BRIEF: Please pull out every line of the rows that contains the word "space", copying each one in full.

Start SUPPLIED ENTRIES

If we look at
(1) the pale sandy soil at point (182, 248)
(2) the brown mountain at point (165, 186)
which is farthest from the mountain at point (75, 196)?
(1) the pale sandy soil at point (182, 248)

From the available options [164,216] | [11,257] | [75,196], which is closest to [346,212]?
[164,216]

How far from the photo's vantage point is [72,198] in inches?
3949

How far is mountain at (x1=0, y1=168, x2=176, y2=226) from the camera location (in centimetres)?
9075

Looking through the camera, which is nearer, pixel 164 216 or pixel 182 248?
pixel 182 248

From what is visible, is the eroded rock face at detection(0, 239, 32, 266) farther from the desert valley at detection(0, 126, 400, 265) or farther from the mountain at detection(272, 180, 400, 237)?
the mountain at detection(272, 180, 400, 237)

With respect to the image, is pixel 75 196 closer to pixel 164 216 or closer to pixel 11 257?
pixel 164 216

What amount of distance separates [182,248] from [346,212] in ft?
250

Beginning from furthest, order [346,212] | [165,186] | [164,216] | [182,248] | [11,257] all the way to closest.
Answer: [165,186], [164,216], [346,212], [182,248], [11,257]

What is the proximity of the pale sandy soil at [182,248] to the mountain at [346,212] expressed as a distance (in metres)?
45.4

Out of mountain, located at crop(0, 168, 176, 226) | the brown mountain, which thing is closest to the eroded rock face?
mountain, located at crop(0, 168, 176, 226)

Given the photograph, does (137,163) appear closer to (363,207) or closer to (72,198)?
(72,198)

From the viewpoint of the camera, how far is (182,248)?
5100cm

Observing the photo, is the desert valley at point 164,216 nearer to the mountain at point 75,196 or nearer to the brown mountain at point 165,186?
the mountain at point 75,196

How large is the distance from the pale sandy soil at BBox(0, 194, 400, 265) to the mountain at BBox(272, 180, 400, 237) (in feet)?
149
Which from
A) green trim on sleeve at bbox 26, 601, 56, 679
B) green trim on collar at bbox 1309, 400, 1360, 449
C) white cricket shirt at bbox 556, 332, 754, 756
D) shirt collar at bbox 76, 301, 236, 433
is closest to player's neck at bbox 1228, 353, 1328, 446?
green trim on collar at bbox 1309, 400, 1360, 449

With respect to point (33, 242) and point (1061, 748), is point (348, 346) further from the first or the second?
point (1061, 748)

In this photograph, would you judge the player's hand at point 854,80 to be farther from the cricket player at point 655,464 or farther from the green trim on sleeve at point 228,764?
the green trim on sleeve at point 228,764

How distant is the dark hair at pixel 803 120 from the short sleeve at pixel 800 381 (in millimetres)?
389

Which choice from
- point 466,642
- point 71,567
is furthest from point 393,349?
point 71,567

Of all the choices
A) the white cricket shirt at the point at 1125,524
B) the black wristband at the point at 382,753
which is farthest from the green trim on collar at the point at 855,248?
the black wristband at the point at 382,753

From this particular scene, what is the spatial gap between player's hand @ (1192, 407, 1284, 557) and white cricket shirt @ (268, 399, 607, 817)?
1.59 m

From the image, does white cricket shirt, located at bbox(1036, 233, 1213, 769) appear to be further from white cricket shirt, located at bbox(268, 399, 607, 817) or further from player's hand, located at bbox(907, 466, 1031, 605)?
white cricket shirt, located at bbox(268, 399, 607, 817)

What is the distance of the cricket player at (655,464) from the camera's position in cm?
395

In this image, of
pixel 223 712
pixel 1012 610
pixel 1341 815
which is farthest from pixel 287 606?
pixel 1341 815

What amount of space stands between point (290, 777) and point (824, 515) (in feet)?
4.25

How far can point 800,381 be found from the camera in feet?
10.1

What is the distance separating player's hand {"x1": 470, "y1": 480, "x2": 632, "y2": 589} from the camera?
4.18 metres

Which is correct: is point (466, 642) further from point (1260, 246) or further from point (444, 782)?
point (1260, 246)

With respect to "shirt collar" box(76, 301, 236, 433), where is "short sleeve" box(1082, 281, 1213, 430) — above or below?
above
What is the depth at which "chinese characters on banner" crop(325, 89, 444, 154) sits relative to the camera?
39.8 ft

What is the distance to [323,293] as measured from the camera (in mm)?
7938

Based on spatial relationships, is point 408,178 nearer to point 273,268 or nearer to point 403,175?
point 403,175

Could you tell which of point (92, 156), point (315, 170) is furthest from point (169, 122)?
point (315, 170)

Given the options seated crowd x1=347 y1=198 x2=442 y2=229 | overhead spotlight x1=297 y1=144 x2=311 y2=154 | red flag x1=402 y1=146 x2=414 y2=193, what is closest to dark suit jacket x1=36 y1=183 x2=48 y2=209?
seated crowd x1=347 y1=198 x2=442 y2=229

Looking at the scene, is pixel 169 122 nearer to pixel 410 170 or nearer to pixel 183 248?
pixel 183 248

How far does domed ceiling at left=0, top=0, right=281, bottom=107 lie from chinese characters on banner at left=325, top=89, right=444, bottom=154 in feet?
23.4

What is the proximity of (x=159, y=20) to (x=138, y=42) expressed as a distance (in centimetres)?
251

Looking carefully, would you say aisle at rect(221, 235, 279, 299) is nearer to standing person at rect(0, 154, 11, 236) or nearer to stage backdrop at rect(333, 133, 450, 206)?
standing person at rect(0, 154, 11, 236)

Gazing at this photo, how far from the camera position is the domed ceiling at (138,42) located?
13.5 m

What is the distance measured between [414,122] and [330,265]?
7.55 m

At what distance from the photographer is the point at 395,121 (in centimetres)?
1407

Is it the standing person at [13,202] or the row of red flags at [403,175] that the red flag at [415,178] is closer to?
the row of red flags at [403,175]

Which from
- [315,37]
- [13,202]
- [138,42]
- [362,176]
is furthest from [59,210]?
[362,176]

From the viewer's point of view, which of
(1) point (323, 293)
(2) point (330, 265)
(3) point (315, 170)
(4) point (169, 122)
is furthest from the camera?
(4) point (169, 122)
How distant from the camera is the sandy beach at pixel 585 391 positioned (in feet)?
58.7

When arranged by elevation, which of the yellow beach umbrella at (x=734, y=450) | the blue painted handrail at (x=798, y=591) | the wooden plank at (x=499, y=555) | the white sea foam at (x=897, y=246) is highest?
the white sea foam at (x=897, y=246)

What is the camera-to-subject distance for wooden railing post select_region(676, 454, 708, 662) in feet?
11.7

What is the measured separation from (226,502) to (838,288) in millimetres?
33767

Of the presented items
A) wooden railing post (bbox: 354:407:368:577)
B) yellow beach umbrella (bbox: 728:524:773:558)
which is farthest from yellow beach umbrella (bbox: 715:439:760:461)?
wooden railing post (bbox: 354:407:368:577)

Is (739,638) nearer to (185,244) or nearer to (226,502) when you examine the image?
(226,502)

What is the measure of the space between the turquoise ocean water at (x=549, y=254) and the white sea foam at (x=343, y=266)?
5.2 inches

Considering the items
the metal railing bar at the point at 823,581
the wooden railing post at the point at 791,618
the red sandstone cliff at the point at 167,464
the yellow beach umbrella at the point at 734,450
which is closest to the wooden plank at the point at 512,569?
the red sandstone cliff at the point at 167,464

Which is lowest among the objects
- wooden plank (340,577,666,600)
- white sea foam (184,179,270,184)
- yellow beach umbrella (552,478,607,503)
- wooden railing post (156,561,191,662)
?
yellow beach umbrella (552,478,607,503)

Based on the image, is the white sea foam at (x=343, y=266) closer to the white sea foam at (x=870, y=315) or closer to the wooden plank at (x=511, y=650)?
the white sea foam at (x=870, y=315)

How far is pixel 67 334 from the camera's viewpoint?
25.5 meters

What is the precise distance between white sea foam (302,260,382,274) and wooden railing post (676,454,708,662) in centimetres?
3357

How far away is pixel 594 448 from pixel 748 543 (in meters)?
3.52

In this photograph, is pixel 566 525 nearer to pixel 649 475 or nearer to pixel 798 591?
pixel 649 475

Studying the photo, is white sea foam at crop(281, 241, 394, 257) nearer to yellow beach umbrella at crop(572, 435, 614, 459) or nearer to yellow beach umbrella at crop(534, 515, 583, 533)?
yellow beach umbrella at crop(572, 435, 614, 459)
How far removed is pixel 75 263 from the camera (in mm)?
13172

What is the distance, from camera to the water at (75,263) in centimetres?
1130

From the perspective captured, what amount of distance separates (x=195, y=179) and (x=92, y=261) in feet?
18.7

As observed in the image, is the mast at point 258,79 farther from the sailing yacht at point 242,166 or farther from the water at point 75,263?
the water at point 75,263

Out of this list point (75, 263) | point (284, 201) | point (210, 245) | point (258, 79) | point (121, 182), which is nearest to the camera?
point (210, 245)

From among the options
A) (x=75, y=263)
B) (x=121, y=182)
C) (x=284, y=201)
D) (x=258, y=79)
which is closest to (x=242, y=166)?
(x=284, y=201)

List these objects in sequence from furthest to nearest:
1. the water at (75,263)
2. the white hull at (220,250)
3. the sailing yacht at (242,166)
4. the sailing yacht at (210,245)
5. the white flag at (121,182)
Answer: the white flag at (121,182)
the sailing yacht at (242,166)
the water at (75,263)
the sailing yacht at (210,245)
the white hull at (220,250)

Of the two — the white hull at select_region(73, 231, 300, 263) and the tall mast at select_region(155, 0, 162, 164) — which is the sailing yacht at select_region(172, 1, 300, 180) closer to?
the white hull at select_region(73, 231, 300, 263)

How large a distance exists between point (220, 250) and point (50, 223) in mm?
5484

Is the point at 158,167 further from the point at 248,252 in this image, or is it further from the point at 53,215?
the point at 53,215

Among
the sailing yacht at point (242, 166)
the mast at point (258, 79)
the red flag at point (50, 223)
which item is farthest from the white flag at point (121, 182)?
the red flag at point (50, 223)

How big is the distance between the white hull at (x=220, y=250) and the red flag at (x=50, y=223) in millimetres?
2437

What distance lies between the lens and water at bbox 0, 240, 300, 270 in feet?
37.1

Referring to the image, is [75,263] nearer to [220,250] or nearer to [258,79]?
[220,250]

End SUPPLIED ENTRIES

REPLY:
What amount of space stands between point (290, 777) and point (824, 515) (in feet)?
What is the measure of the space between the turquoise ocean water at (x=549, y=254) and the white sea foam at (x=343, y=266)?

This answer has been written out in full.